[Begin EXCERPT PROVIDED]
1. Field of the Invention
The present invention relates generally to multipath acquisition of dedicated traffic channels in wireless communication systems or networks.
2. Description of the Related Art
FIG. 1 is a frame structure of a dedicated traffic channel for UMTS uplink. Systems or networks designed based on third generation wireless standards such as 3GPP (UMTS) and 3GPP2 (cdma2000) use a dedicated traffic channel in the uplink for communication from mobile users (or user equipment (UE)) to the base station (or Node-B). As shown in FIG. 1, the dedicated uplink traffic channel may include two parts, a data part (Dedicated Physical Data CHannel (DPDCH) in UMTS, known as a Fundamental CHannel/Supplemental CHannel (FCH/SCH) in cdma2000), and a control part (Dedicated Physical Control CHannel (DPCCH) in UMTS, known as a pilot/power control sub-channel in cdma2000).
[End EXCERPT PROVIDED]
[Begin RECORDS TO PROCESS]
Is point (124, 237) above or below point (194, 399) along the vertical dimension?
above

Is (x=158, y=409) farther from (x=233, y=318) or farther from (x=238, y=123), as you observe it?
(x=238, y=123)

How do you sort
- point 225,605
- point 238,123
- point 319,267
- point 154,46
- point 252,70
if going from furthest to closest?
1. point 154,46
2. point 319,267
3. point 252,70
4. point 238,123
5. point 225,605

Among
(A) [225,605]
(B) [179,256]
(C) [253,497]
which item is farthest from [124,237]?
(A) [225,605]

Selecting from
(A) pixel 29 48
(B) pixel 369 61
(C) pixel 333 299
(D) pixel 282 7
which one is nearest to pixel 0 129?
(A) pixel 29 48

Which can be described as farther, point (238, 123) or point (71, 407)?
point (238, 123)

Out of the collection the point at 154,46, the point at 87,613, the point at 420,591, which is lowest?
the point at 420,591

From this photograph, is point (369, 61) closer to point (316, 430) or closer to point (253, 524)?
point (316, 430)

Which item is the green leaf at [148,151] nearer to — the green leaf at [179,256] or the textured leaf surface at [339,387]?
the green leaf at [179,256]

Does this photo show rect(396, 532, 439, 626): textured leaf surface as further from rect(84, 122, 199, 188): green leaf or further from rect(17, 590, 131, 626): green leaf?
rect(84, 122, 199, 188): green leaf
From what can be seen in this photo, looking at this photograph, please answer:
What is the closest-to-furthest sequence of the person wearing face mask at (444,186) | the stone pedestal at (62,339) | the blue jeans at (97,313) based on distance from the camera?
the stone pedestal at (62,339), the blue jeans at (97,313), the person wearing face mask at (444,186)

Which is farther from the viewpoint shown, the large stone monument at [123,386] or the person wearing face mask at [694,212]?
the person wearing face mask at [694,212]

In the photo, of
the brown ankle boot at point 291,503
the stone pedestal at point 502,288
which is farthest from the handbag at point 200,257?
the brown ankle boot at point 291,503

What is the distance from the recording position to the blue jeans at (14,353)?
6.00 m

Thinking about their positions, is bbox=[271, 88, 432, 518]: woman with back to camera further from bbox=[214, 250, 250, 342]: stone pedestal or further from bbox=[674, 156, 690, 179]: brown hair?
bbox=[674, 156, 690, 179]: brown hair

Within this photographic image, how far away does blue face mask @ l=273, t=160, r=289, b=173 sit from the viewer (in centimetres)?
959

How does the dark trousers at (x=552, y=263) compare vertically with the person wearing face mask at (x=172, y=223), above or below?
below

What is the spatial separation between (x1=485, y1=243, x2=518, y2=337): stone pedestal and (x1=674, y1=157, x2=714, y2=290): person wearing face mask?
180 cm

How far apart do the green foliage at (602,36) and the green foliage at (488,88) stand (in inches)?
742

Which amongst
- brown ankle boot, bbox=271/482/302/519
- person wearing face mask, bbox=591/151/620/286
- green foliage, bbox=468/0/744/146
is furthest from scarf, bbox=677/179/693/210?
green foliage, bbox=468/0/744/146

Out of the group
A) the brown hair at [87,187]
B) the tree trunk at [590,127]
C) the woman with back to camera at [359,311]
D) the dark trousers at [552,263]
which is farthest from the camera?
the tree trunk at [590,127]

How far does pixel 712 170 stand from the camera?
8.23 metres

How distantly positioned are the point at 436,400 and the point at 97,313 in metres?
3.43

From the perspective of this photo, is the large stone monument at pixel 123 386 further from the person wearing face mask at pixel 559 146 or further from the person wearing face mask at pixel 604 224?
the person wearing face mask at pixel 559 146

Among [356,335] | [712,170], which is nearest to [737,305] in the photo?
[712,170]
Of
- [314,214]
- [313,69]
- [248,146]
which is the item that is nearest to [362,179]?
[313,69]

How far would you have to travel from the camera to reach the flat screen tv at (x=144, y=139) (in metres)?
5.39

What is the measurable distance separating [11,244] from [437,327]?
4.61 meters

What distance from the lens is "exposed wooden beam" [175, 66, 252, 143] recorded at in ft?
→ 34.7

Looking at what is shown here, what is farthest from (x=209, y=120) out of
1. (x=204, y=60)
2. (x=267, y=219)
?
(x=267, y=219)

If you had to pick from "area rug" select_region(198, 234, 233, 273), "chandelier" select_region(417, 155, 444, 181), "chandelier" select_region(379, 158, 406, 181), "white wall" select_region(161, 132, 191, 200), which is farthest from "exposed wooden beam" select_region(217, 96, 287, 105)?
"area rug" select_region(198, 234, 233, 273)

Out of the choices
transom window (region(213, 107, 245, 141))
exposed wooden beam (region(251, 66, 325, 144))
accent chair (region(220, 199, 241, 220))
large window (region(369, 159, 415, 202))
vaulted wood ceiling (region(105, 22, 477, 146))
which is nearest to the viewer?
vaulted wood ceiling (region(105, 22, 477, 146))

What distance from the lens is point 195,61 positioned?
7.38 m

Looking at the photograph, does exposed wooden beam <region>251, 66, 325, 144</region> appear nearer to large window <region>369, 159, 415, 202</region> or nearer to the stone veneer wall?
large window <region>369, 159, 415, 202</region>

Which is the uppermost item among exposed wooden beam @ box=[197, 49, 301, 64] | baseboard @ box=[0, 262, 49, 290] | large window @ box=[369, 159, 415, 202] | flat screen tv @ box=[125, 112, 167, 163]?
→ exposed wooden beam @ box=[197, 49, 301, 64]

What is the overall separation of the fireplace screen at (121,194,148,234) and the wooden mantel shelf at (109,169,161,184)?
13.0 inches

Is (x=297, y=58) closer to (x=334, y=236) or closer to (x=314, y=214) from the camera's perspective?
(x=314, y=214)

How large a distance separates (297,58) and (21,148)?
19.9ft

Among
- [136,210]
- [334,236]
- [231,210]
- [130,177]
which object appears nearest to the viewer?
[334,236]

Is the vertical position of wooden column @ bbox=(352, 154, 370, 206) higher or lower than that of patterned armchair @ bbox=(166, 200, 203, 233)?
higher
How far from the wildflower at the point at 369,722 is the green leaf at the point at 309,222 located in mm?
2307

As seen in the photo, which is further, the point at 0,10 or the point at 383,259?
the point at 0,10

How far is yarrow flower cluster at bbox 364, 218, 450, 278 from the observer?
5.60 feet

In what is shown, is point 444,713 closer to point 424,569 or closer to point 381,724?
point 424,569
[End RECORDS TO PROCESS]
### [EXERCISE SET]
• 1. Please rewrite the entries from the line containing "How far apart" down through the line containing "8.23 metres", swapping "camera" for "viewer" and leaving everything else unchanged.
• 2. Continue the passage on dedicated uplink traffic channels from the point where it stops.

### [WRITTEN ANSWERS]
• 1.
How far apart do the green foliage at (602,36) and the green foliage at (488,88) stand (in inches)?
742

Which amongst
- brown ankle boot, bbox=271/482/302/519
- person wearing face mask, bbox=591/151/620/286
- green foliage, bbox=468/0/744/146
is furthest from scarf, bbox=677/179/693/210?
green foliage, bbox=468/0/744/146

Out of the group
A) the brown hair at [87,187]
B) the tree trunk at [590,127]
C) the woman with back to viewer at [359,311]
D) the dark trousers at [552,263]
which is farthest from the viewer?
the tree trunk at [590,127]

How far does pixel 712 170 stand from the viewer?
8.23 metres

• 2.
For the uplink DPCCH in UMTS, there are 15 slots per radio frame (i.e., processing duration corresponding to 15 slots, where the length of the frame is 38,400 chips). One radio frame is 10 ms in duration; thus each slot is 0.667 ms in duration.
The uplink DPCCH may be used to carry control information generated at Layer 1 (the physical layer). Layer 1 control information includes known pilot bits to support channel estimation for coherent detection, transmit power-control (TPC) commands, feedback information (FBI), and an optional transport-format combination indicator (TFCI). The TFCI informs the receiver about the instantaneous transport format combination of the transport channels mapped to the simultaneously transmitted uplink DPDCH radio frame.
Within each slot, the UE thus transmits pilot bits and certain control bits such as TFCI, FBI and TPC bits. Each slot has a total of ten (10) combined pilot bits and control bits. The actual combinations of bit numbers may change and may be controlled by the Radio Network Controller (RNC) at the network, for example. An example configuration may be 5 pilot bits, 2 TFCI bits, 1 FBI bits and 2 TPC bits for one slot.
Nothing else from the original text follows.